Tōdō Takayuki promoted the policy of Kōbu gattai aimed to strengthen political coordination between the Tokugawa shogunate and the Japanese Imperial Court, but he was not very involved in the shogunate administration.

During the Tenchūgumi Incident in 1863, the domain was called upon to send forces to Kyoto to help suppress the pro-sonnō jōi rebels; however, as with many domains during the tumultuous Bakumatsu period, the samurai of the domain were divided into factions between those to supported the sonnō jōi movement and those remaining loyal to the shogunate. At the Battle of Toba–Fushimi at the start of the Boshin War, the forces of Tsu Domain initially supported the Tokugawa side; however, when the battle began to turn in the favor of the Satchō Alliance forces, Tsu Domain quickly changed sides, contributing strongly to the defeat of the Tokugawa forces. Tsu Domain subsequently contributed military forces to other battles of the Boshin War, including the Battle of Hakodate on the side of the new Meiji government.

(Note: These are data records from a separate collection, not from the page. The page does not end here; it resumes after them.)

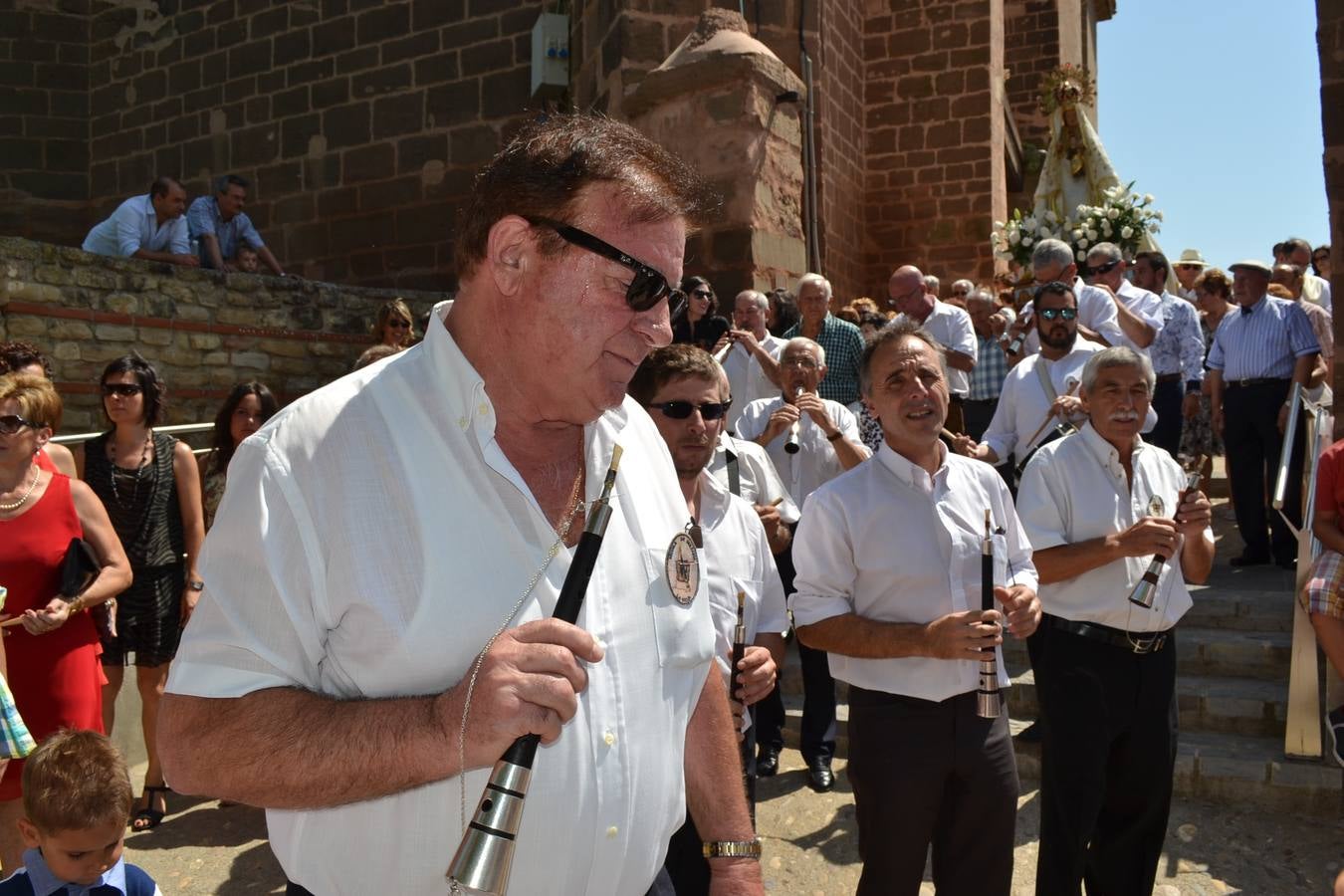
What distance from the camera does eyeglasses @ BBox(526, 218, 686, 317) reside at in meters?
1.64

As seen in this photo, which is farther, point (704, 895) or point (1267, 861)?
point (1267, 861)

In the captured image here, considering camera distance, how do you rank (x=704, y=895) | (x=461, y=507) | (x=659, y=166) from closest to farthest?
(x=461, y=507)
(x=659, y=166)
(x=704, y=895)

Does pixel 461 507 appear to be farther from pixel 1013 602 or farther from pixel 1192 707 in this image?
pixel 1192 707

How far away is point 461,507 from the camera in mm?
1550

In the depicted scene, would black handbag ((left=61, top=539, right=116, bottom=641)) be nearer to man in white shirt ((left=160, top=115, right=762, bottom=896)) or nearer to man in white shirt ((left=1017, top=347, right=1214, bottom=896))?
man in white shirt ((left=160, top=115, right=762, bottom=896))

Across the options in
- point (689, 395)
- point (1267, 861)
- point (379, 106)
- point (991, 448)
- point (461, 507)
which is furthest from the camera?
point (379, 106)

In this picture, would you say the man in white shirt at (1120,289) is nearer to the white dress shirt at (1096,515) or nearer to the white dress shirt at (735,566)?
the white dress shirt at (1096,515)

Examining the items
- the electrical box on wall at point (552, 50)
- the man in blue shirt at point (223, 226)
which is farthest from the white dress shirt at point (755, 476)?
the electrical box on wall at point (552, 50)

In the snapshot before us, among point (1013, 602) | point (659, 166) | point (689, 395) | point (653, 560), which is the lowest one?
point (1013, 602)

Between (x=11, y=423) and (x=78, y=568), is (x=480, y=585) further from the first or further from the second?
(x=11, y=423)

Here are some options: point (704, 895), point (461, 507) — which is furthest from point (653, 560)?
point (704, 895)

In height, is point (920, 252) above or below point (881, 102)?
below

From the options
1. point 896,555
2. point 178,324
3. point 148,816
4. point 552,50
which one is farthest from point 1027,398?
point 552,50

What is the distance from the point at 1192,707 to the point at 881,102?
408 inches
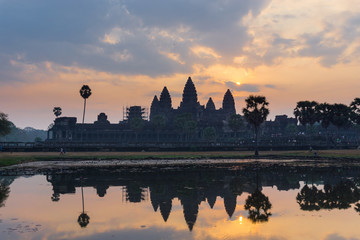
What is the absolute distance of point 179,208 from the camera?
810 inches

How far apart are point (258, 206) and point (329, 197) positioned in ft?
→ 20.6

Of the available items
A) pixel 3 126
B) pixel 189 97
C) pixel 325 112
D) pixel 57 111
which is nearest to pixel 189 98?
pixel 189 97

On June 28, 1871, Takayuki officially retired, turning over his offices to his eldest son Tōdō Takakiyo. He died in Tokyo at the age of 83 in 1895. He was posthumously awarded with Second court rank, and the Order of the Sacred Treasure, 2nd class.

Takayuki is believed by some historians to be the father of the Shinsengumi samurai, Tōdō Heisuke, but there is no direct documentary evidence.

==Sources==
- Himeno, Junichi. "Encounters With Foreign Photographers: The Introduction and Spread of Photography in Kyūshū". In Reflecting Truth: Japanese Photography in the Nineteenth Century (Amsterdam: Hotei Publishing, 2004), 18–29.
- Totman, Conrad (1980). Collapse of the Tokugawa Bakufu. (Honolulu: University of Hawai'i Press), pp. 425–429.